**WHAT TO DO**
Each line of the records below that contains "name" needs to be copied.
··· MATERIAL FOR THIS TASK
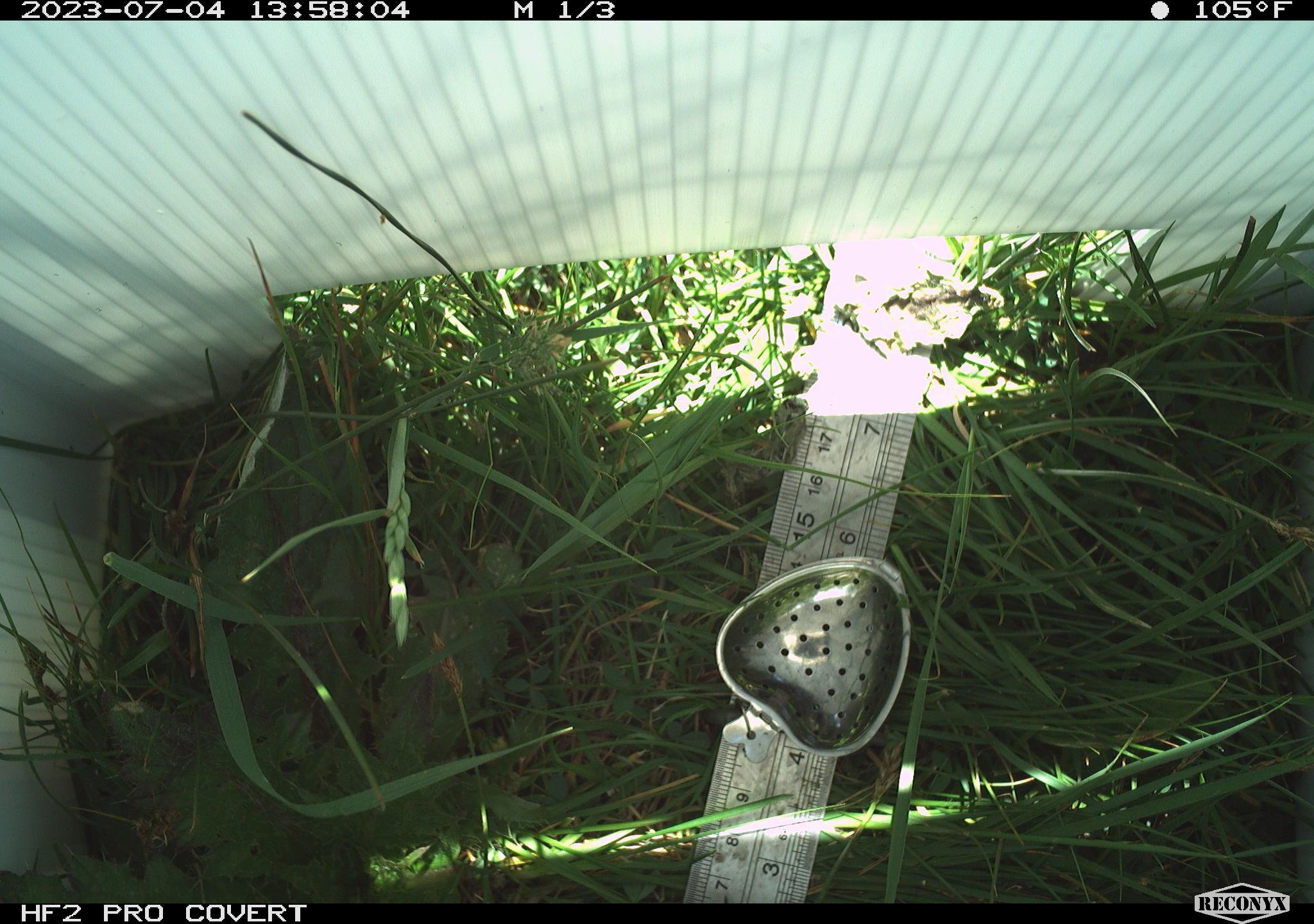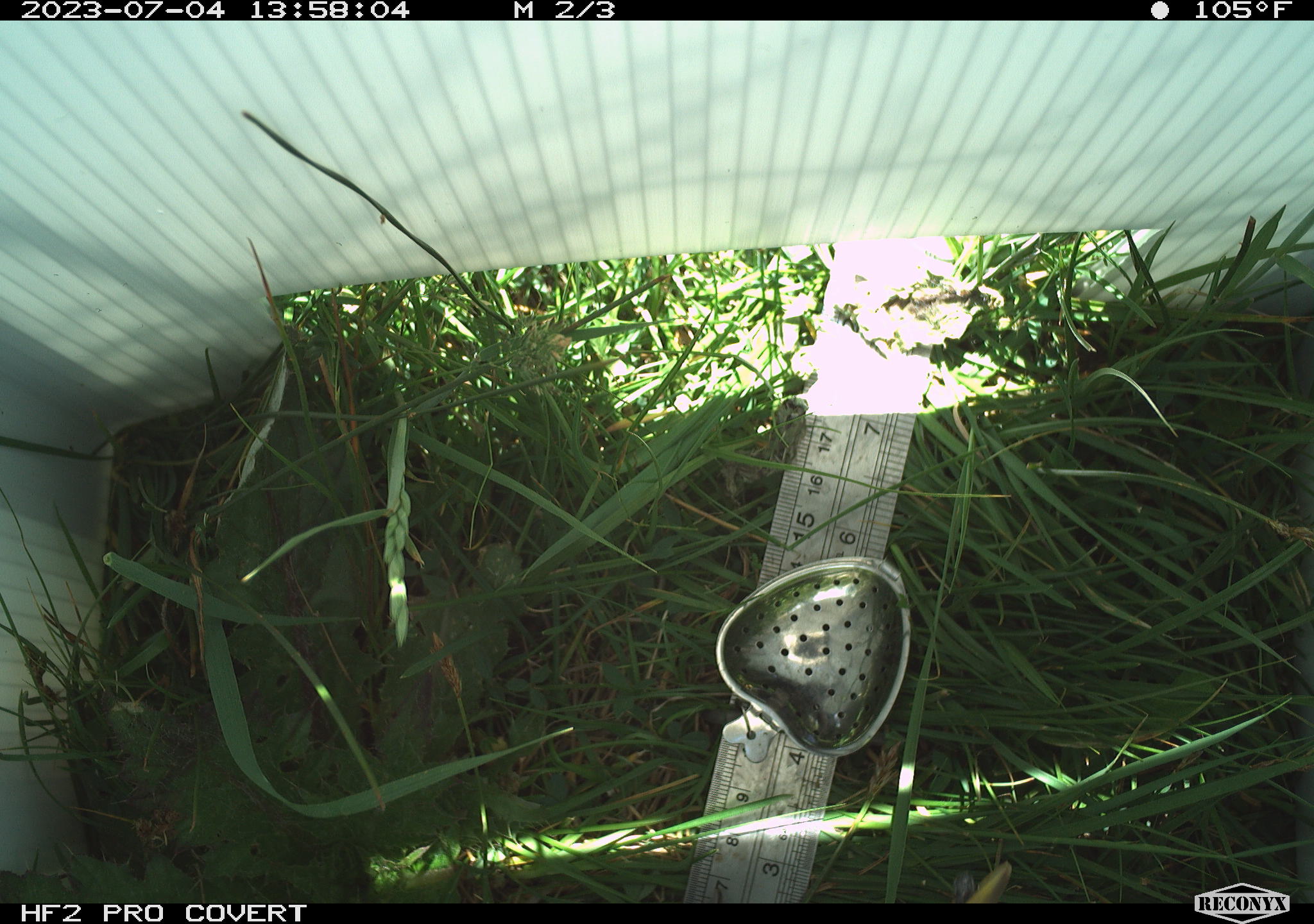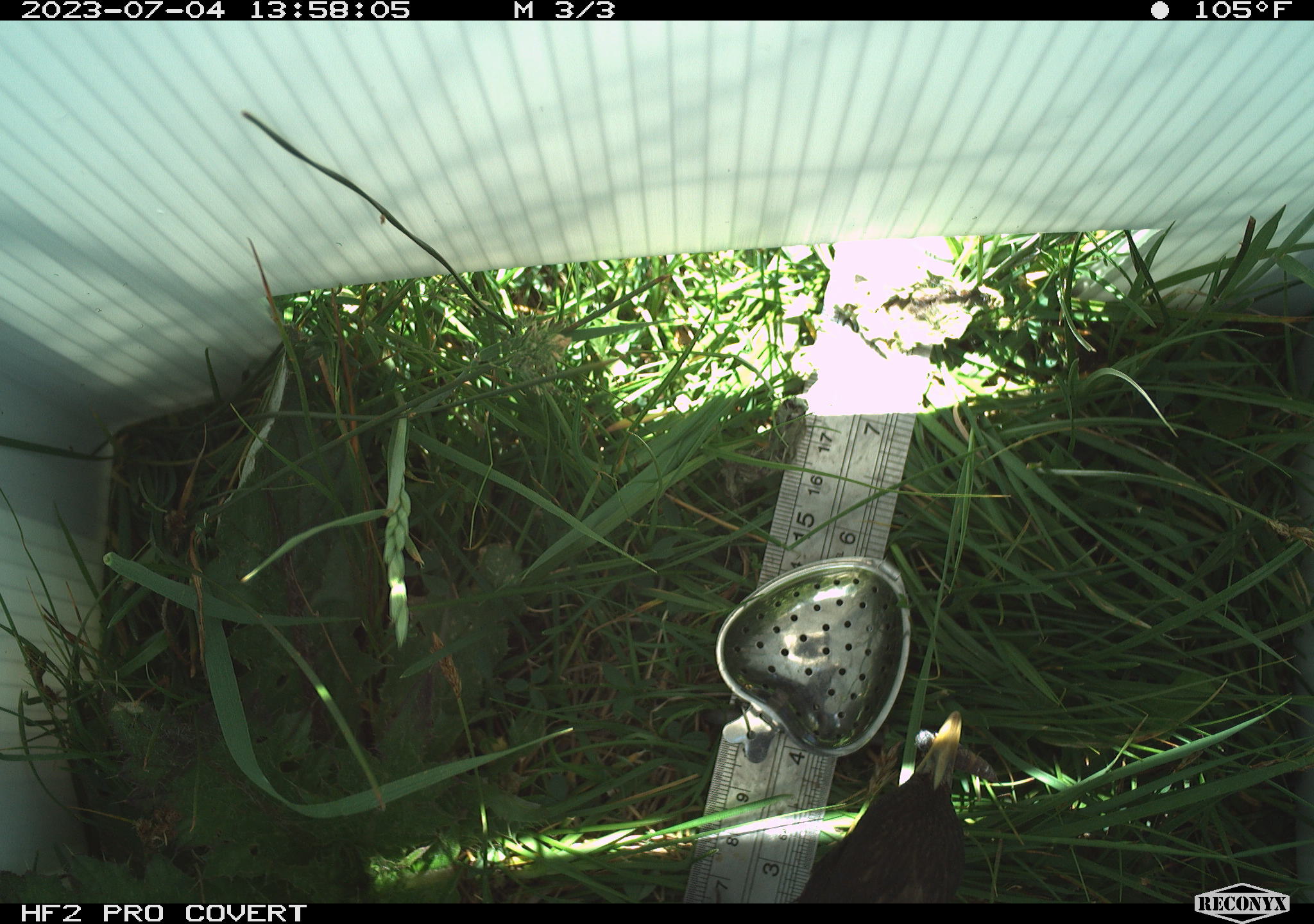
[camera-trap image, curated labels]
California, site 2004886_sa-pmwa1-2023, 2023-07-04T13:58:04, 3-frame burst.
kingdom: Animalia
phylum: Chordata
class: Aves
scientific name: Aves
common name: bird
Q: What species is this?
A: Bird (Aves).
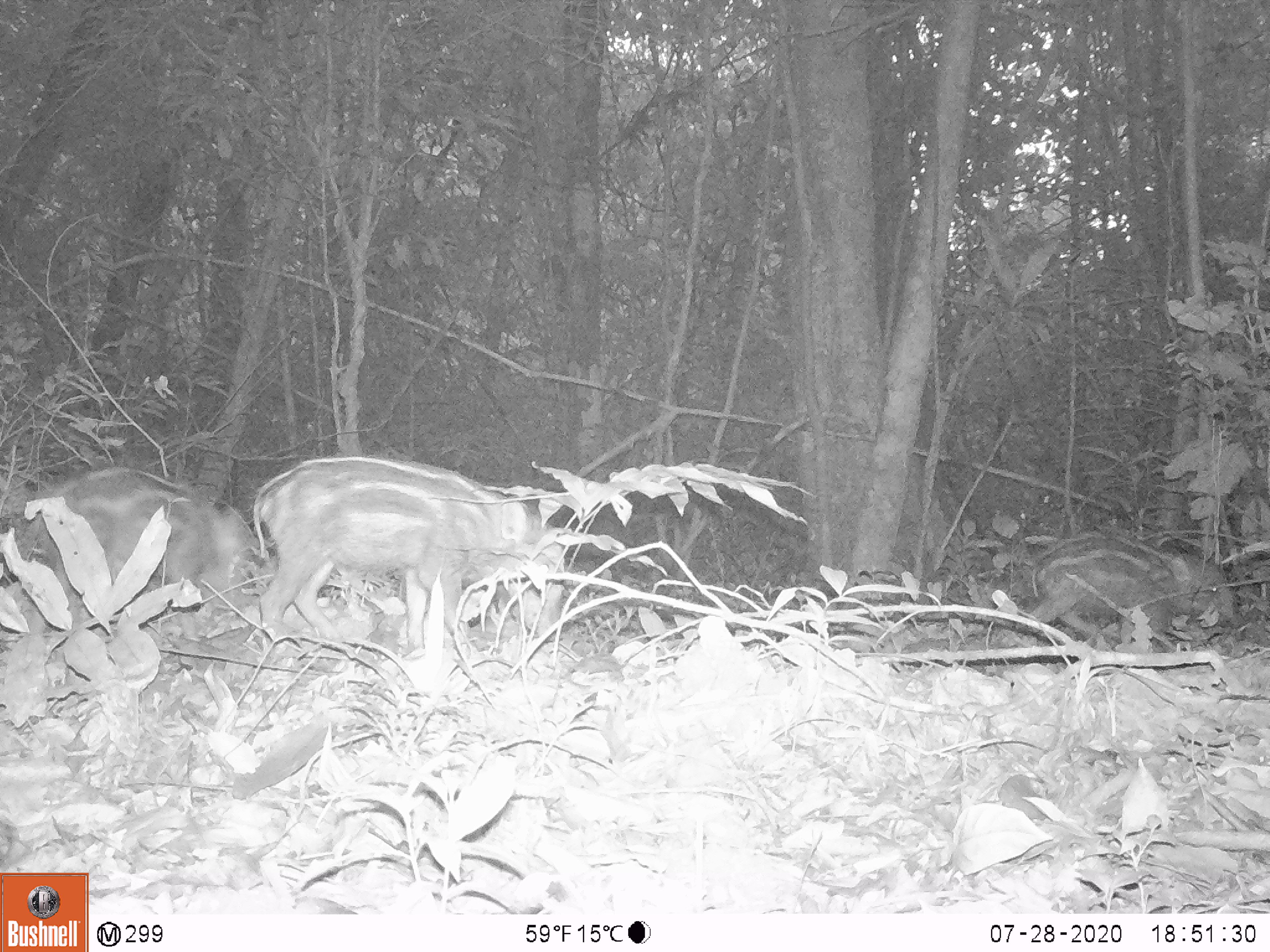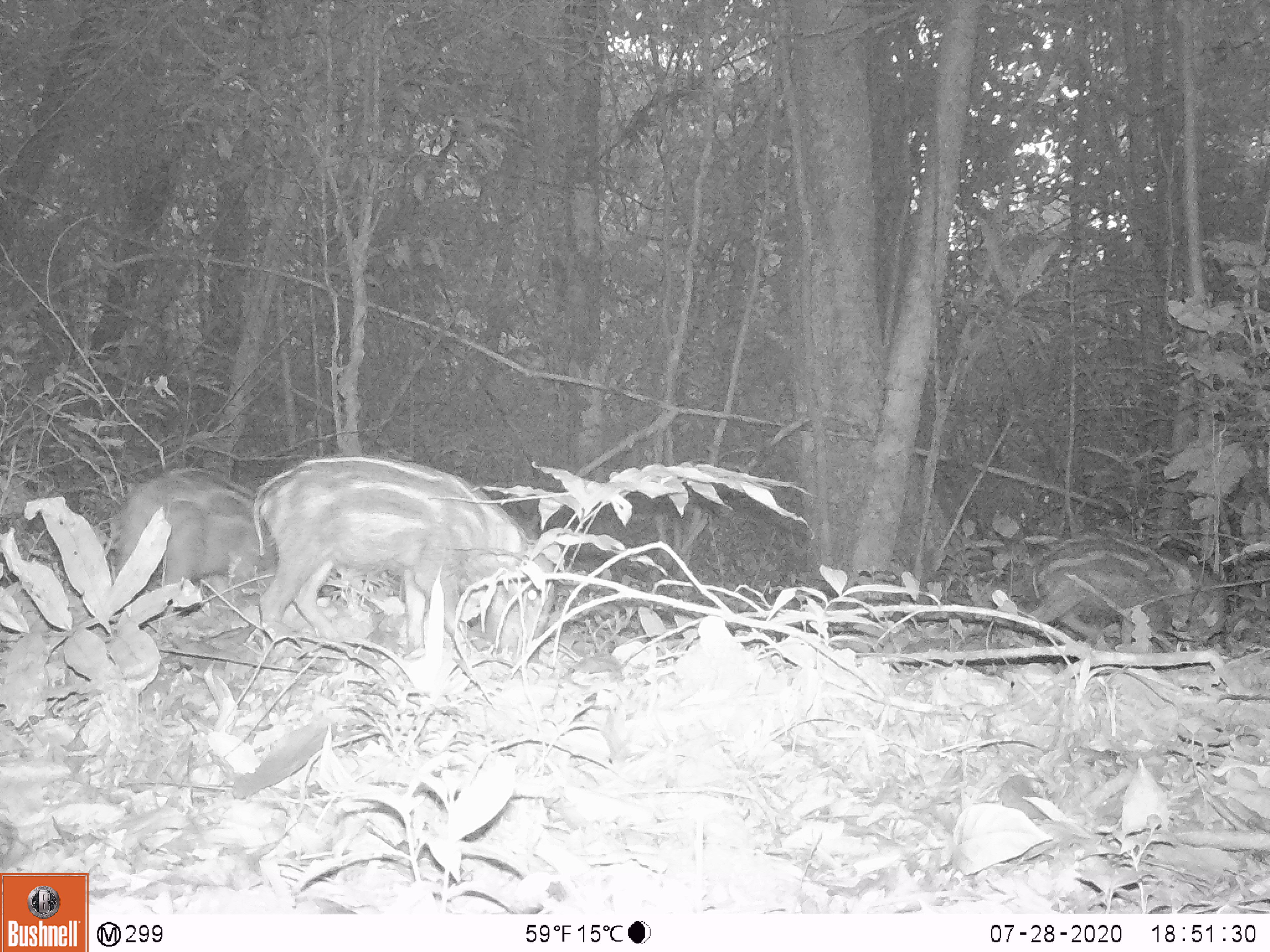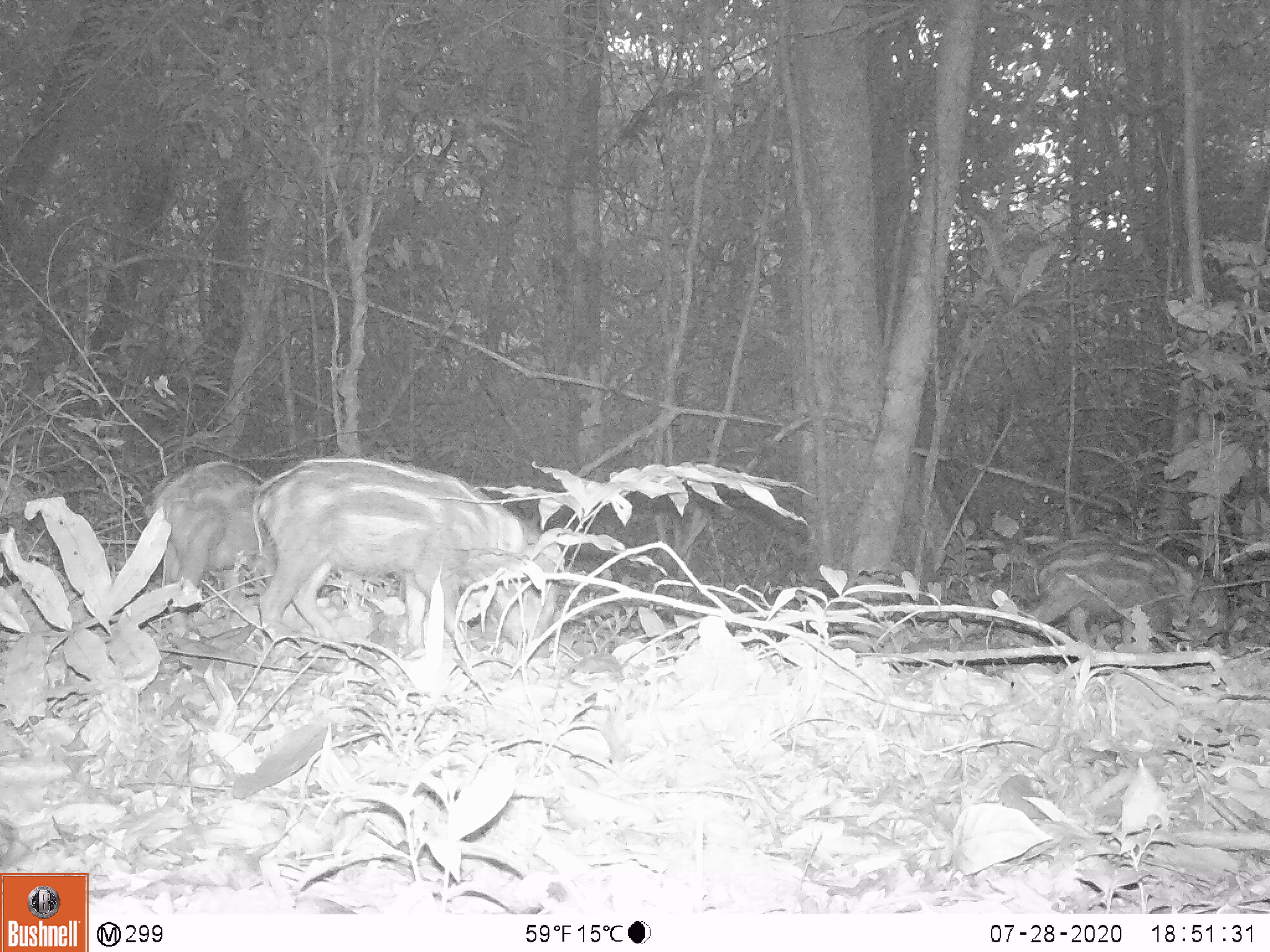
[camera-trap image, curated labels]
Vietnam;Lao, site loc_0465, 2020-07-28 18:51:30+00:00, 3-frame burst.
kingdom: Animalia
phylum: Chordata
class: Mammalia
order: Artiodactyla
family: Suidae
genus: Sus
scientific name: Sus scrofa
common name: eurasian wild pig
······
**EXERCISE RESPONSE**
scientific name: Aves
common name: bird
scientific name: Sus scrofa
common name: eurasian wild pig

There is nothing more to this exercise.